* **Consigne**
Recopiez le passage de l'extrait sur la saisine du Conseil constitutionnel en commençant à « LE CONSEIL CONSTITUTIONNEL » et en terminant à « n° 2024-6336 AN. ».

* **Texte source**
···
LE CONSEIL CONSTITUTIONNEL A ÉTÉ SAISI le 16 juillet 2024 d’une requête présentée pour M. William MARTINET, candidat à l’élection qui s’est déroulée dans la 11e circonscription du département des Yvelines, par Me Joris Caunes, avocat au barreau de Paris, tendant à l’annulation des opérations électorales auxquelles il a été procédé dans cette circonscription les 30 juin et 7 juillet 2024 en vue de la désignation d’un député à l’Assemblée nationale. Elle a été enregistrée au secrétariat général du Conseil constitutionnel sous le n° 2024-6336 AN.
···
* **Liste**
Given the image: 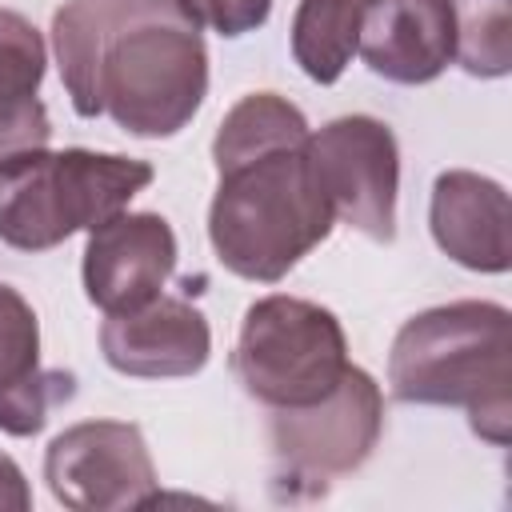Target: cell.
<instances>
[{
  "label": "cell",
  "mask_w": 512,
  "mask_h": 512,
  "mask_svg": "<svg viewBox=\"0 0 512 512\" xmlns=\"http://www.w3.org/2000/svg\"><path fill=\"white\" fill-rule=\"evenodd\" d=\"M52 48L76 116L108 112L140 140L176 136L208 92L200 24L176 0H68Z\"/></svg>",
  "instance_id": "1"
},
{
  "label": "cell",
  "mask_w": 512,
  "mask_h": 512,
  "mask_svg": "<svg viewBox=\"0 0 512 512\" xmlns=\"http://www.w3.org/2000/svg\"><path fill=\"white\" fill-rule=\"evenodd\" d=\"M400 404L464 408L476 436L508 444L512 424V312L492 300H456L400 324L388 356Z\"/></svg>",
  "instance_id": "2"
},
{
  "label": "cell",
  "mask_w": 512,
  "mask_h": 512,
  "mask_svg": "<svg viewBox=\"0 0 512 512\" xmlns=\"http://www.w3.org/2000/svg\"><path fill=\"white\" fill-rule=\"evenodd\" d=\"M216 176L208 240L240 280H284L336 224L312 176L308 140L220 160Z\"/></svg>",
  "instance_id": "3"
},
{
  "label": "cell",
  "mask_w": 512,
  "mask_h": 512,
  "mask_svg": "<svg viewBox=\"0 0 512 512\" xmlns=\"http://www.w3.org/2000/svg\"><path fill=\"white\" fill-rule=\"evenodd\" d=\"M148 184L152 164L120 152H20L0 164V240L20 252L56 248L120 216Z\"/></svg>",
  "instance_id": "4"
},
{
  "label": "cell",
  "mask_w": 512,
  "mask_h": 512,
  "mask_svg": "<svg viewBox=\"0 0 512 512\" xmlns=\"http://www.w3.org/2000/svg\"><path fill=\"white\" fill-rule=\"evenodd\" d=\"M340 320L300 296H264L248 304L232 372L244 392L268 408H300L328 396L348 372Z\"/></svg>",
  "instance_id": "5"
},
{
  "label": "cell",
  "mask_w": 512,
  "mask_h": 512,
  "mask_svg": "<svg viewBox=\"0 0 512 512\" xmlns=\"http://www.w3.org/2000/svg\"><path fill=\"white\" fill-rule=\"evenodd\" d=\"M384 432L380 384L348 364L340 384L316 404L272 408L268 440L276 456V480L320 492L324 484L356 472Z\"/></svg>",
  "instance_id": "6"
},
{
  "label": "cell",
  "mask_w": 512,
  "mask_h": 512,
  "mask_svg": "<svg viewBox=\"0 0 512 512\" xmlns=\"http://www.w3.org/2000/svg\"><path fill=\"white\" fill-rule=\"evenodd\" d=\"M308 164L332 216L376 244L396 240L400 148L384 120L340 116L308 132Z\"/></svg>",
  "instance_id": "7"
},
{
  "label": "cell",
  "mask_w": 512,
  "mask_h": 512,
  "mask_svg": "<svg viewBox=\"0 0 512 512\" xmlns=\"http://www.w3.org/2000/svg\"><path fill=\"white\" fill-rule=\"evenodd\" d=\"M44 480L72 512H128L160 496L144 432L128 420H80L44 452Z\"/></svg>",
  "instance_id": "8"
},
{
  "label": "cell",
  "mask_w": 512,
  "mask_h": 512,
  "mask_svg": "<svg viewBox=\"0 0 512 512\" xmlns=\"http://www.w3.org/2000/svg\"><path fill=\"white\" fill-rule=\"evenodd\" d=\"M176 272V232L156 212H120L88 232L84 292L100 312H132Z\"/></svg>",
  "instance_id": "9"
},
{
  "label": "cell",
  "mask_w": 512,
  "mask_h": 512,
  "mask_svg": "<svg viewBox=\"0 0 512 512\" xmlns=\"http://www.w3.org/2000/svg\"><path fill=\"white\" fill-rule=\"evenodd\" d=\"M100 352L120 376L176 380L196 376L212 356V332L200 308L180 296H152L100 324Z\"/></svg>",
  "instance_id": "10"
},
{
  "label": "cell",
  "mask_w": 512,
  "mask_h": 512,
  "mask_svg": "<svg viewBox=\"0 0 512 512\" xmlns=\"http://www.w3.org/2000/svg\"><path fill=\"white\" fill-rule=\"evenodd\" d=\"M356 52L392 84H428L456 60L452 0H360Z\"/></svg>",
  "instance_id": "11"
},
{
  "label": "cell",
  "mask_w": 512,
  "mask_h": 512,
  "mask_svg": "<svg viewBox=\"0 0 512 512\" xmlns=\"http://www.w3.org/2000/svg\"><path fill=\"white\" fill-rule=\"evenodd\" d=\"M508 192L492 176L448 168L432 184L428 224L432 240L444 256L472 272H508L512 244H508Z\"/></svg>",
  "instance_id": "12"
},
{
  "label": "cell",
  "mask_w": 512,
  "mask_h": 512,
  "mask_svg": "<svg viewBox=\"0 0 512 512\" xmlns=\"http://www.w3.org/2000/svg\"><path fill=\"white\" fill-rule=\"evenodd\" d=\"M76 380L40 364V324L32 304L0 280V432L36 436L48 412L72 400Z\"/></svg>",
  "instance_id": "13"
},
{
  "label": "cell",
  "mask_w": 512,
  "mask_h": 512,
  "mask_svg": "<svg viewBox=\"0 0 512 512\" xmlns=\"http://www.w3.org/2000/svg\"><path fill=\"white\" fill-rule=\"evenodd\" d=\"M44 36L36 24L12 8H0V164L48 148L52 120L40 104V80H44Z\"/></svg>",
  "instance_id": "14"
},
{
  "label": "cell",
  "mask_w": 512,
  "mask_h": 512,
  "mask_svg": "<svg viewBox=\"0 0 512 512\" xmlns=\"http://www.w3.org/2000/svg\"><path fill=\"white\" fill-rule=\"evenodd\" d=\"M360 0H300L292 16V56L316 84H336L356 52Z\"/></svg>",
  "instance_id": "15"
},
{
  "label": "cell",
  "mask_w": 512,
  "mask_h": 512,
  "mask_svg": "<svg viewBox=\"0 0 512 512\" xmlns=\"http://www.w3.org/2000/svg\"><path fill=\"white\" fill-rule=\"evenodd\" d=\"M456 60L468 76L496 80L512 72V0H452Z\"/></svg>",
  "instance_id": "16"
},
{
  "label": "cell",
  "mask_w": 512,
  "mask_h": 512,
  "mask_svg": "<svg viewBox=\"0 0 512 512\" xmlns=\"http://www.w3.org/2000/svg\"><path fill=\"white\" fill-rule=\"evenodd\" d=\"M192 24L200 28H212L220 36H244V32H256L268 12H272V0H176Z\"/></svg>",
  "instance_id": "17"
},
{
  "label": "cell",
  "mask_w": 512,
  "mask_h": 512,
  "mask_svg": "<svg viewBox=\"0 0 512 512\" xmlns=\"http://www.w3.org/2000/svg\"><path fill=\"white\" fill-rule=\"evenodd\" d=\"M32 508V488L20 472V464L0 452V512H28Z\"/></svg>",
  "instance_id": "18"
}]
</instances>
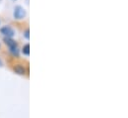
···
* **Corrigé**
LE CONSEIL CONSTITUTIONNEL A ÉTÉ SAISI le 16 juillet 2024 d’une requête présentée pour M. William MARTINET, candidat à l’élection qui s’est déroulée dans la 11e circonscription du département des Yvelines, par Me Joris Caunes, avocat au barreau de Paris, tendant à l’annulation des opérations électorales auxquelles il a été procédé dans cette circonscription les 30 juin et 7 juillet 2024 en vue de la désignation d’un député à l’Assemblée nationale. Elle a été enregistrée au secrétariat général du Conseil constitutionnel sous le n° 2024-6336 AN.